_DOCUMENT PASSAGE_:

# Amazon SageMaker Asynchronous Inference
_**A new near real-time Inference option for generating machine learning model predictions**_

**Table of Contents**

* [Background](#background)
* [Notebook Scope](#scope)
* [Overview and sample end to end flow](#overview)
* [Section 1 - Setup](#setup) 
 * [Create Model](#createmodel)
 * [Create EndpointConfig](#endpoint-config)
 * [Create Endpoint](#create-endpoint)
 * [Setup AutoScaling policy (Optional)](#setup-autoscaling)
* [Section 2 - Using the Endpoint](#endpoint) 
 * [Invoke Endpoint](#invoke-endpoint)
 * [Check Output Location](#check-output)
 * [Multiple Invocations](#multiple-invoke) 
* [Section 3 - Clean up](#clean)

### Background 
Amazon SageMaker Asynchronous Inference is a new capability in SageMaker that queues incoming requests and processes them asynchronously. SageMaker currently offers two inference options for customers to deploy machine learning models: 1) a real-time option for low-latency workloads 2) Batch transform, an offline option to process inference requests on batches of data available upfront. Real-time inference is suited for workloads with payload sizes of less than 6 MB and require inference requests to be processed within 60 seconds. Batch transform is suitable for offline inference on batches of data. 

Asynchronous inference is a new inference option for near real-time inference needs. Requests can take up to 15 minutes to process and have payload sizes of up to 1 GB. Asynchronous inference is suitable for workloads that do not have sub-second latency requirements and have relaxed latency requirements. For example, you might need to process an inference on a large image of several MBs within 5 minutes. In addition, asynchronous inference endpoints let you control costs by scaling down endpoints instance count to zero when they are idle, so you only pay when your endpoints are processing requests. 

### Notebook scope 
This notebook provides an introduction to the SageMaker Asynchronous inference capability. This notebook will cover the steps required to create an asynchronous inference endpoint and test it with some sample requests. 

### Overview and sample end to end flow 
Asynchronous inference endpoints have many similarities (and some key differences) compared to real-time endpoints. The process to create asynchronous endpoints is similar to real-time endpoints. You need to create: a model, an endpoint configuration, and then an endpoint. However, there are specific configuration parameters specific to asynchronous inference endpoints which we will explore below.

_COMPLETE THE FOLLOWING_:
(1) Decide whether each statement agrees with the SageMaker Asynchronous Inference notebook text above. Answer yes or no for each, and quote the words from the text that decide it.
(a) Real-time inference is suited for payloads of up to 1 GB.
(b) Asynchronous inference requests can take up to 15 minutes to process.
(c) Asynchronous inference endpoints can scale their instance count down to zero when idle.
(2) Continue the SageMaker Asynchronous Inference notebook text, starting right after its last sentence.

_MATERIAL PROVIDED_:

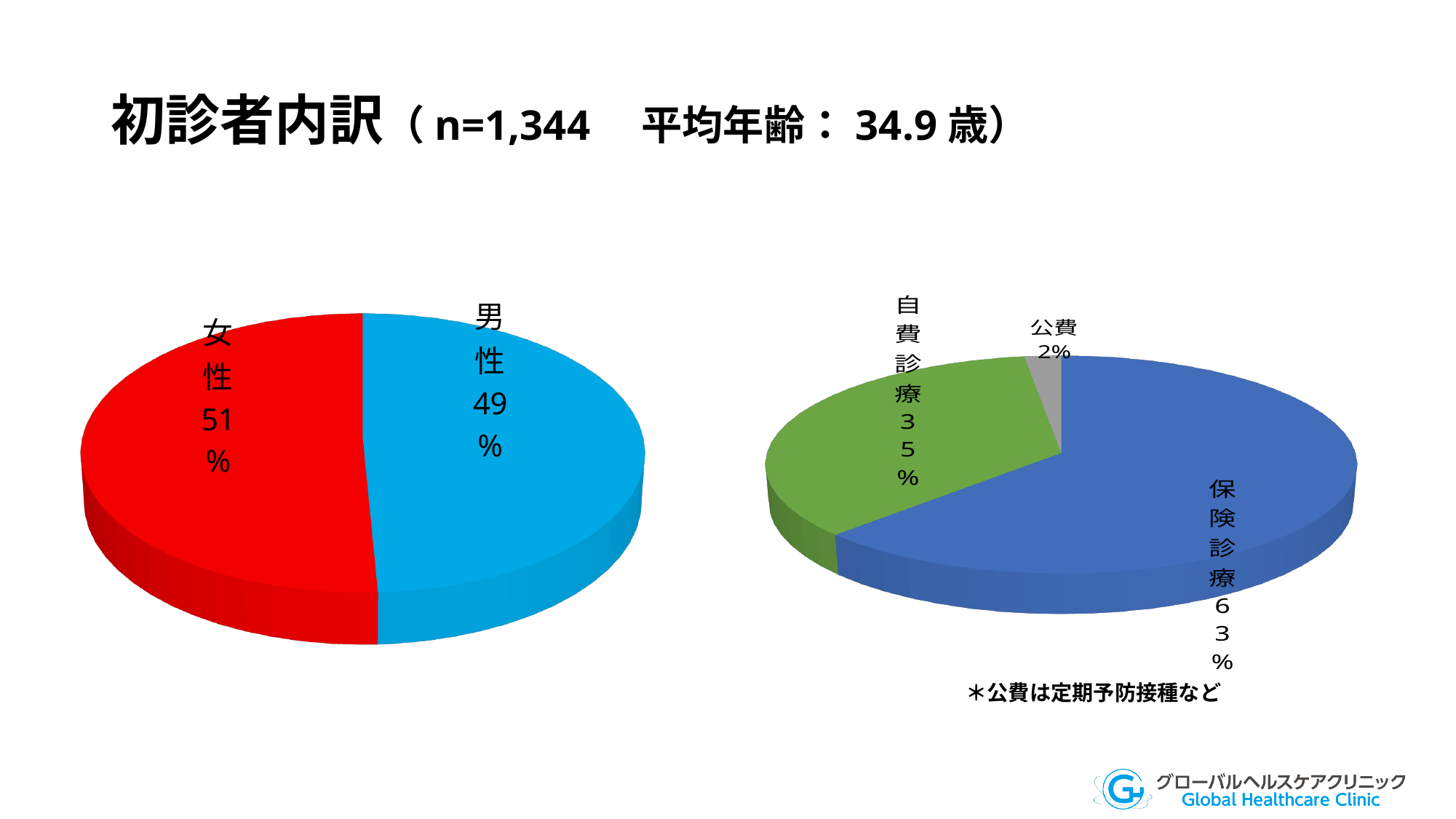
In the right pie chart, what is the difference between the 保険診療 and 自費診療 shares? 28% What type of chart is used for both charts on the slide? Pie chart In the left pie chart, what share is labelled for 男性? 49% In the right pie chart, what share is labelled for 公費? 2% How many slices does the left pie chart have? 2 In the left pie chart, what is the difference between the 女性 and 男性 shares? 2% In the right pie chart, which category has the largest share? 保険診療 In the right pie chart, what share is labelled for 保険診療? 63% In the right pie chart, what share is labelled for 自費診療? 35% In the left pie chart, what share is labelled for 女性? 51% In the right pie chart, which category has the smallest share? 公費 In the left pie chart, which slice is larger, 女性 or 男性? 女性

_EXERCISE RESULTS_:
(1)
(a) No: "Real-time inference is suited for workloads with payload sizes of less than 6 MB"
(b) Yes: "Requests can take up to 15 minutes to process"
(c) Yes: "scaling down endpoints instance count to zero when they are idle"

(2)
Invocation of asynchronous endpoints differ from real-time endpoints. Rather than pass request payload inline with the request, you upload the payload to Amazon S3 and pass an Amazon S3 URI as a part of the request. Upon receiving the request, SageMaker provides you with a token with the output location where the result will be placed once processed. Internally, SageMaker maintains a queue with these requests and processes them. During endpoint creation, you can optionally specify an Amazon SNS topic to receive success or error notifications. Once you receive the notification that your inference request has been successfully processed, you can access the result in the output Amazon S3 location. 

The diagram below provides a visual overview of the end-to-end flow with Asynchronous inference endpoint.

## Dataset

We're about to work with the [Titanic dataset](https://www.openml.org/d/40945)[1]. From the dataset documentation:

> The original Titanic dataset, describing the survival status of individual passengers on the Titanic. The titanic data does not contain information from the crew, but it does contain actual ages of half of the passengers. The principal source for data about Titanic passengers is the Encyclopedia Titanica. The datasets used here were begun by a variety of researchers. One of the original sources is Eaton & Haas (1994) Titanic: Triumph and Tragedy, Patrick Stephens Ltd, which includes a passenger list created by many researchers and edited by Michael A. Findlay.
>
> Thomas Cason of UVa has greatly updated and improved the Titanic data frame using the Encyclopedia Titanica and created the dataset here. Some duplicate passengers have been dropped, many errors corrected, many missing ages filled in, and new variables created.


---
## 1. Setup 

First we ensure we have an updated version of boto3, which includes the latest SageMaker features:

Import the required python libraries:

In [None]:
!python -m pip install --upgrade pip --quiet
!pip install -U awscli --quiet

In [None]:
import sagemaker
import boto3
from time import gmtime, strftime
from datetime import datetime

boto_session = boto3.session.Session()
sm_session = sagemaker.session.Session()
sm_client = boto_session.client("sagemaker")
sm_runtime = boto_session.client("sagemaker-runtime")
region = boto_session.region_name

Specify your IAM role. Go the AWS IAM console (https://console.aws.amazon.com/iam/home) and add the following policies to your IAM Role:

 * SageMakerFullAccessPolicy


 * (Optional) Amazon SNS access: Add `sns:Publish` on the topics you define. Apply this if you plan to use Amazon SNS to receive notifications.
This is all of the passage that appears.